-------- SOURCE TEXT --------

In the face of these stark dangers, Europe seems remarkably passive. Having burst into action last fall, it does not seem to know what to do now that Iran has rebuffed its efforts. It is urging negotiations again, which is fine. But what will it tell Iran in these negotiations? What is the threat that it is willing to wield?

Last month the Brookings Institution conducted a scenario with mostly former American and European officials. In it, Iran actually acquires fissile material. Even facing the imminent production of a nuclear bomb, Europeans were unwilling to take any robust measures, such as the use of force or tough sanctions. James Steinberg, a senior Clinton administration official who organized this workshop, said that he was "deeply frustrated by European attitudes." Madeleine Albright, who regularly convenes a discussion group of former foreign ministers, said that on this topic, "Europeans say they understand the threat but then act as if the real problem is not Iran but the United States."

U.S. policy toward Iran is hardly blameless. Washington refuses even to consider the possibility of direct talks with Iran, let alone actual relations. Europeans could present Washington with a plan. They would go along with a bigger stick if Washington would throw in a bigger carrot: direct engagement with Tehran. This is something Tehran has long sought, and it could be offered in return for renouncing its nuclear ambitions.

But for any of this to happen, Europe must be willing to play an active, assertive role. It must stop viewing itself merely as a critic of U.S. policy and instead see itself as a partner, jointly acting to reduce the dangers of nuclear proliferation. And it should do this not as a favor to John Kerry but as a responsibility to its own citizens and those of the world.

comments@fareedzakaria.com


Well, aren't we all surprised!

Allies Not in Formation on Kerry's Troops Plan
Nations have a hard time supporting his proposal to use their soldiers to fill out the force in Iraq.


By Paul Richter and Maria L. La Ganga
LA Times Staff Writers

August 9, 2004

WASHINGTON — Democratic presidential candidate John F. Kerry has staked much of his campaign on a proposal he hopes will convince voters that he can extricate the United States from Iraq more quickly and at less cost than President Bush.

But Kerry's plan, which promises to effectively shift much of the Iraq war burden from America to its allies, so far is failing to receive the international support the proposal must have to succeed.

Kerry in recent appearances and interviews has been intensifying his effort to spotlight what he sees as the Bush administration's mistakes in Iraq — especially the failure to broaden international involvement — as a fundamental difference between the two candidates. But Kerry's proposals depend on changing the minds of foreign leaders who do not want to defy their electorates by sending forces into what many consider to be a U.S.-made mess.

"I understand why John Kerry is making proposals of this kind, but there is a lack of realism in them," Menzies Campbell, a British lawmaker who is a spokesman on defense issues for the Liberal Democratic Party, said in a typical comment.

Many allied countries may welcome a new team in Washington after years of friction with the Bush administration. But foreign leaders are making it clear they don't want to add enough of their own troops to allow U.S. forces to scale back to a minority share in Iraq, as Kerry has proposed.

Allies say they are ready to consider further financial aid and other help for the fragile new Iraqi government. But some officials overseas already are fretting about Kerry's talk of burden-shifting.

-------- STORED DATA --------

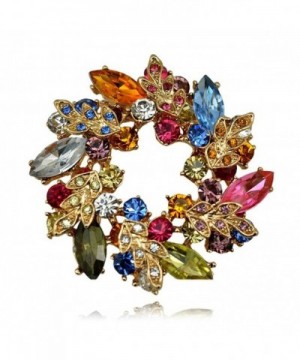 RichBest Crystal Fashion brooches Colorful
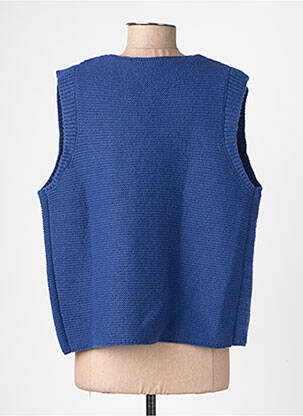 Gilet sans manche coupe cintrée bleu ICHI femme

--------

**AIM OF THE EXERCISE**
According to the source text, who organized the Brookings Institution workshop on Iran?

**TASK ANSWER**
James Steinberg, a senior Clinton administration official.